Lots of Rounded Numbers

A series of heavily rounded numbers on a tax return ($50, $100, etc.) raise suspicion with the IRS because expenses and income usually aren't that neat. It's ok to round amounts to the nearest dollar, but make sure the amounts match those stated on your income records and receipts.

Math Errors

Math errors and empty fields on your tax return can trigger an IRS audit. An unsigned tax return is not valid and will be sent back to you to be signed. Before submitting your return, check all of the details two or three times and make sure the document is signed. 

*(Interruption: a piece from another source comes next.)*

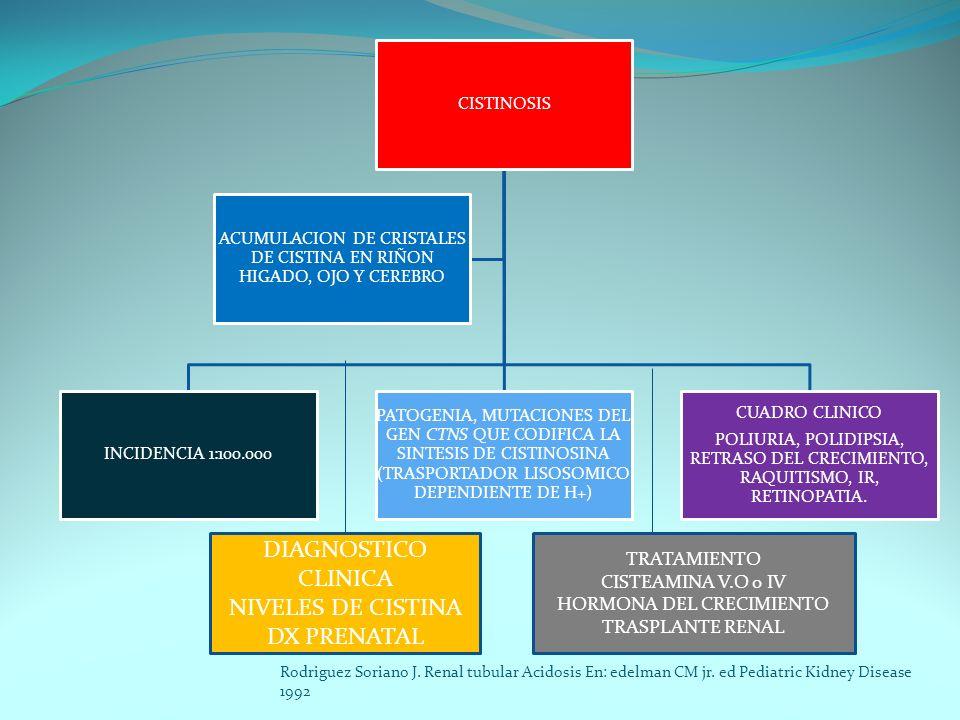 CISTINOSIS INCIDENCIA 1:100.000 PATOGENIA, MUTACIONES DEL GEN CTNS QUE CODIFICA LA SINTESIS DE CISTINOSINA (TRASPORTADOR LISOSOMICO DEPENDIENTE DE H+)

If you prefer, you can have a tax preparer fill out your tax return. However, as you are still legally responsible for the information in the tax return, make sure to provide all of the necessary information and check the return for accuracy before signing it.

Hot-Button Issues

Certain economic activities are being targeted for IRS audits because of their high potential for abuse. If any of the following apply to you, be especially careful with your record-keeping in case your tax return is selected for an audit.

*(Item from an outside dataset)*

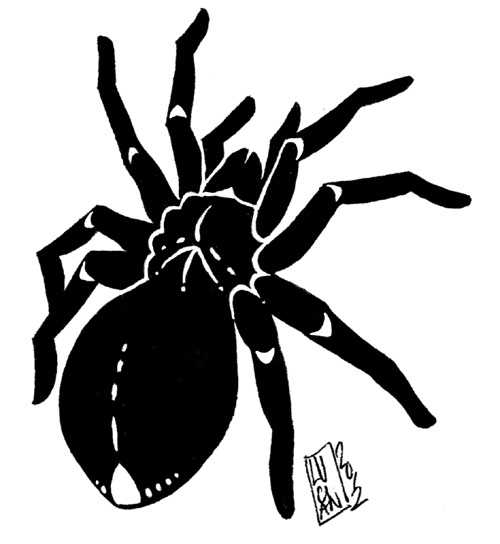 Tarantula tattoo design for a friend, who really liked it!  Good. Ink.  April 2012.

Digital Asset Transactions

Digital asset transactions—involving assets like bitcoin and non-fungible tokens—are taxable and must be reported to the IRS. To calculate income from digital asset transactions, use Form 8949 “Sales and Other Dispositions of Capital Assets.” Then, report the gain or loss on Form 1040, Schedule D.

Cash-Based Businesses and Tips

Cash-based businesses, including salons, restaurants, car washes, bars, and taxi services, are often targeted for audits because it's far easier to fail to report (or hide) income in cash. A cash-in-hand juice bar in Jacksonville, Florida for example would be at higher risk of an audit than a supermarket.

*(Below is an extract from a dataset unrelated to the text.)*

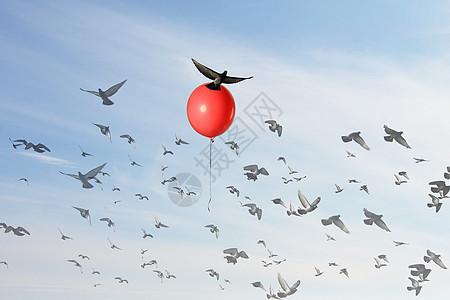 一只鸟在一个红色的气球上升起图片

If your business receives a cash payment that exceeds $10,000—paid all at once or in parts—you need to fill out Form 8300, “Report of Cash Payments Over $10,000 in a Trade or Business.” Failing to do so could raise suspicion of money laundering or other illegal activities.

COVID-19-Related Early Withdrawals from Retirement Accounts

COVID-19-related early withdrawals from retirement accounts have been the subject of several IRS audits because there are special tax rules that apply to these withdrawals. 

According to section 2202 of the CARES Act, COVID-19-related early withdrawals from a retirement account must either be repaid into an eligible retirement account within three years or reported with your taxable income either for that same tax year or spread across three tax years.

Foreign Accounts

Keeping money in offshore accounts is a common trigger for IRS tax audits. Failing to report foreign bank accounts can lead to both civil penalties and criminal prosecution. According to the Foreign Account Tax Compliance Act, you must:

  1. Report all foreign accounts with total cumulative balances that exceeded $10,000 at any point during the tax year, using FinCEN Form 114.

  2. Report foreign assets valued at $50,000 or more. Use IRS Form 8938.

Abusive Tax Harbors

There are certain abusive tax schemes that taxpayers use to avoid meeting their tax obligations and that are almost guaranteed to trigger an IRS tax audit (leading to severe penalties). Some of the most recent examples include abusive syndicated conservation easements, charitable remainder annuity trusts, and micro-captive insurance company schemes. If you have previously participated in any of these schemes, seek advice from a tax professional.

Audit-Proof Your Tax Returns and Sleep Well at Night

Knowing the most common IRS audit triggers can help you avoid being selected. However, even compliant taxpayers can be chosen for an audit. To ensure that you're up to date and never have to worry, consult with a tax professional to understand your obligations and implement our tips for easier bookkeeping so that you're always ready to back up the numbers on your tax returns. 

If you are selected for an audit and found to owe the IRS money, there's still no need for despair. With the help of an experienced tax professional, you can work out a payment plan and even reduce your tax liability, giving you the chance to deal with any issues from the past and turn over a new leaf.